Amazon and Walmart are in an acquisitions race for new customers.
While Amazon announced its plan for a grocery takeover with the $310 billion acquisition of Whole Foods, Walmart has its sights set more on luxury retail with a $310M acquisition of Bonobos. With its acquisitions of smaller retailers including ModCloth, Moosejaw, Jet.com and now Bonobos, Walmart is vying to boost its reputation by buying companies known for high-quality products.
As competition for customers continues to heighten, retailers are gambling that these acquisitions will make an important difference with their audience. New Walker Sands data reveals that 18 percent of consumers report being more likely to shop at Walmart after their acquisition of Jet.com and another 18 percent report the same after the ModCloth acquisition. That could mean a major boost in revenue if Walmart leverages these new assets effectively.

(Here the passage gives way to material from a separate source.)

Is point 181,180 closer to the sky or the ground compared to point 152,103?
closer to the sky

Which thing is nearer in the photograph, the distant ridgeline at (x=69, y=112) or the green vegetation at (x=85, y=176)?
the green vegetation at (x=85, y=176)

In an email, Scott Webb, President of Avionos stated that he thinks these moves speak directly to the shifting digital retail experience. He said, “The recent moves by Amazon and Walmart are a recognition that the path forward for success is centered around providing a compelling experience wherever the consumer wants to transact. Walmart, the leader in traditional physical retail, is recognizing that they need a better experience with the brands and products they are offering, both online and instore. Amazon, the clear leader in the digital experience, is recognizing that there is still a compelling need to have a physical presence where they can support their customers’ full experience needs.”
And Lauren Freedman, SVP of Digital Strategy at Astound Commerce, thinks this acquisition is part of Walmart’s push to be known as more than just the cheapest guys in ecommerce. The company is ramping up their ecommerce efforts to compete with Amazon, and Bonobos could be a key player in shifting the online apparel game in their favor.
As retailers aim to attract millennials and higher-income customers into their stores, they are banking on new and different acquisitions to ring in the sales.